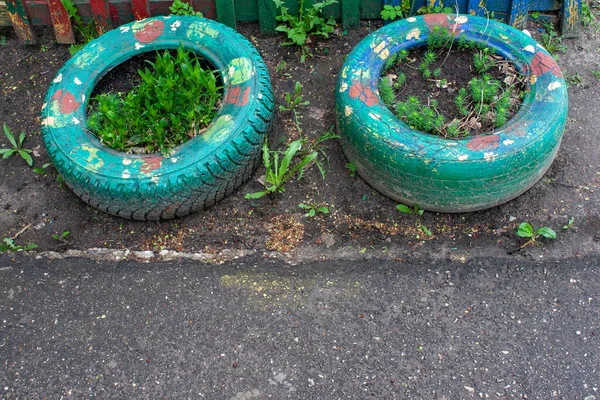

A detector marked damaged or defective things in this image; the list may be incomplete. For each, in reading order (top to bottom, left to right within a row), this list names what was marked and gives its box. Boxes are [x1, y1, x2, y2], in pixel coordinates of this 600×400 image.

cracked asphalt [0, 255, 596, 398]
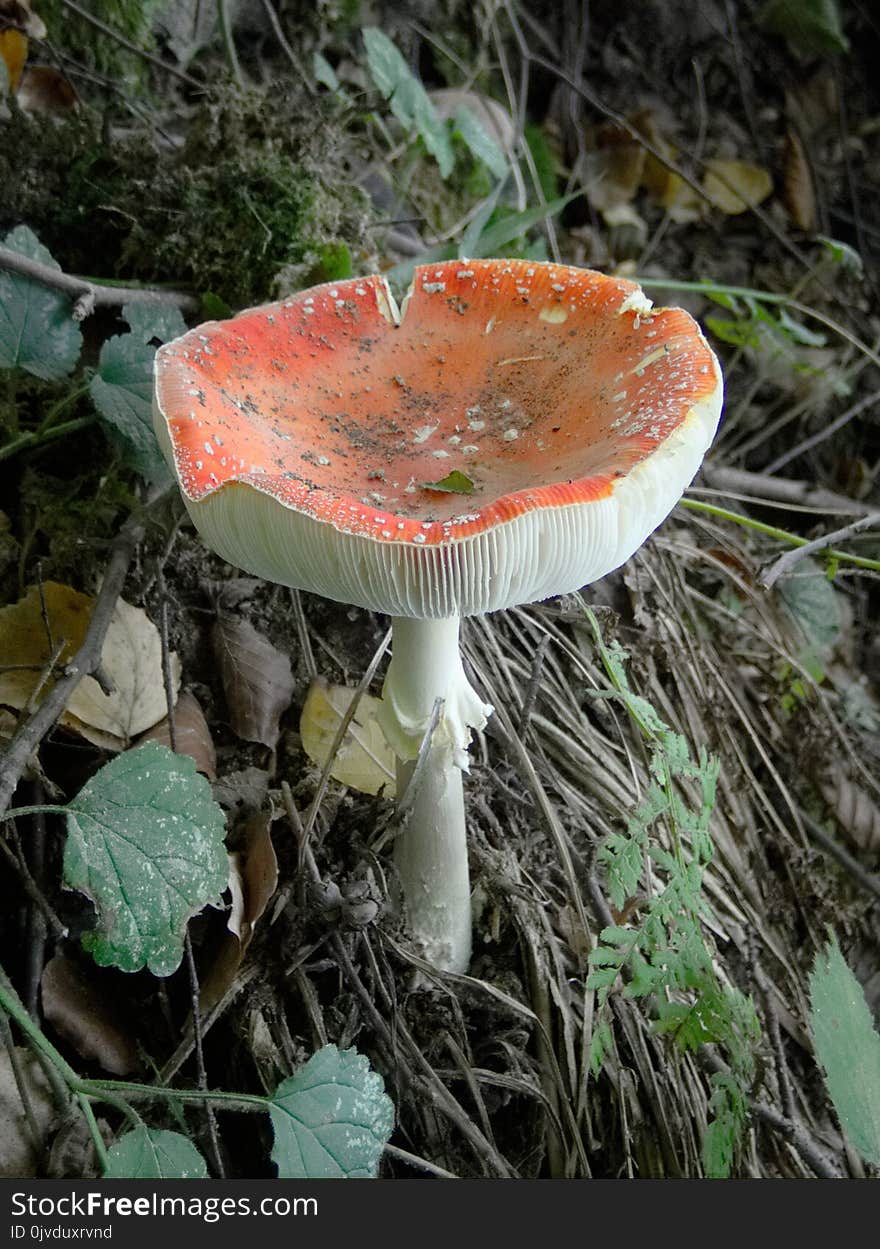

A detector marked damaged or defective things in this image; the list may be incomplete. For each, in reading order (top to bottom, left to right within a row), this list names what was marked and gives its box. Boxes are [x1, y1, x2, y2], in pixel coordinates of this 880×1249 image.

torn veil remnant [154, 256, 723, 974]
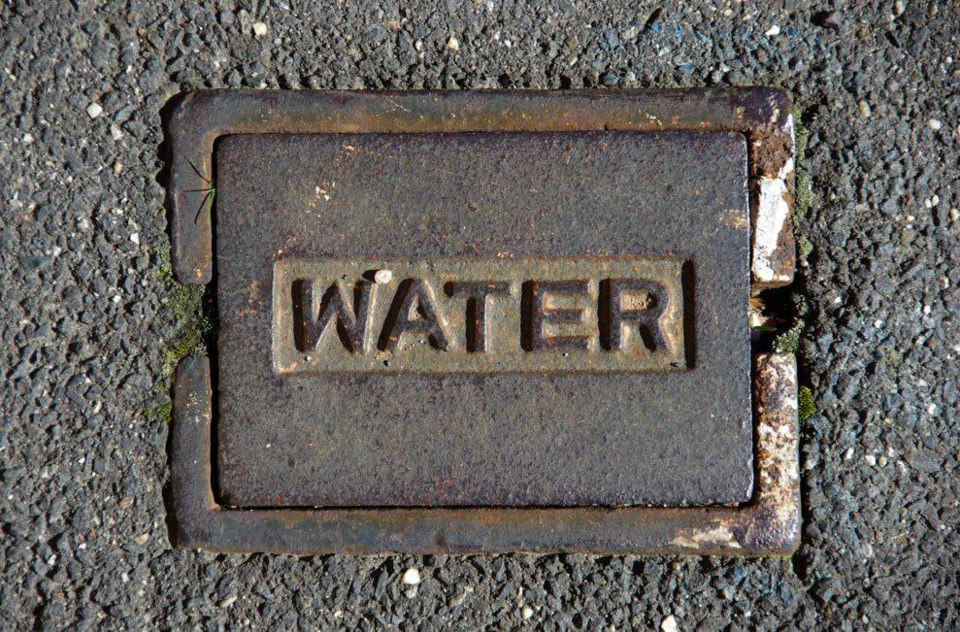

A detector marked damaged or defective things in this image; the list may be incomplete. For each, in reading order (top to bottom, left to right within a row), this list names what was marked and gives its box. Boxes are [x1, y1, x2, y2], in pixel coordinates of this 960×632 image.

rusty metal cover [167, 89, 804, 552]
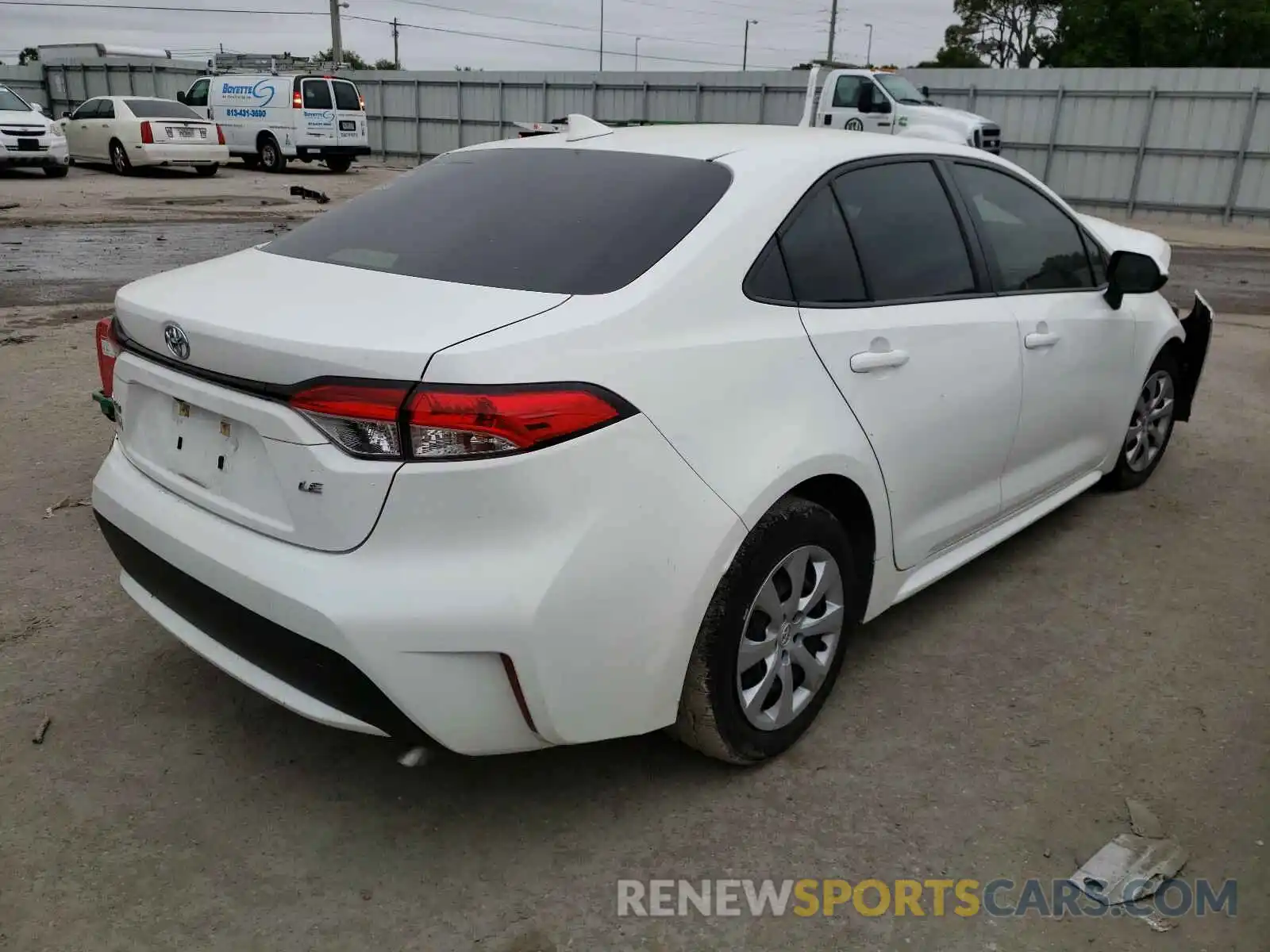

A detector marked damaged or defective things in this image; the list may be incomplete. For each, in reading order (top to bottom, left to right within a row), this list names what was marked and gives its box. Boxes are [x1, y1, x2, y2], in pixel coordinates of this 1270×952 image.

damaged front bumper [1175, 292, 1213, 422]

* * * *

Task
Return a verbatim transcription of the data, omitting all images.

Solution to the problem
A detector marked damaged or defective things in this image; the list may be incomplete. For each, in reading order (top to bottom, left to right within a row), this list names what was marked and gives its box. Boxes are [x1, y1, x2, y2], in pixel coordinates of this 600×400 image.

cracked asphalt [0, 255, 596, 398]

A detector marked damaged or defective things in this image; the list may be incomplete. For each, in reading order (top to bottom, left to right within a row), this list names what was marked and gives its box. Boxes are [x1, y1, x2, y2], in pixel coordinates of this 880×1249 image.

torn veil remnant [154, 256, 723, 974]

A detector marked damaged or defective things in this image; the list may be incomplete. For each, in reading order (top to bottom, left to right within a row), this list names what was marked and gives its box. Boxes are [x1, y1, x2, y2], in pixel coordinates of this 960×632 image.

rusty metal cover [167, 89, 804, 552]

A detector marked damaged or defective things in this image; the list may be incomplete. For each, in reading order (top to bottom, left to right within a row), this list names what was marked and gives its box. Boxes are [x1, y1, x2, y2], in pixel coordinates of this 1270×952 image.

damaged front bumper [1175, 292, 1213, 422]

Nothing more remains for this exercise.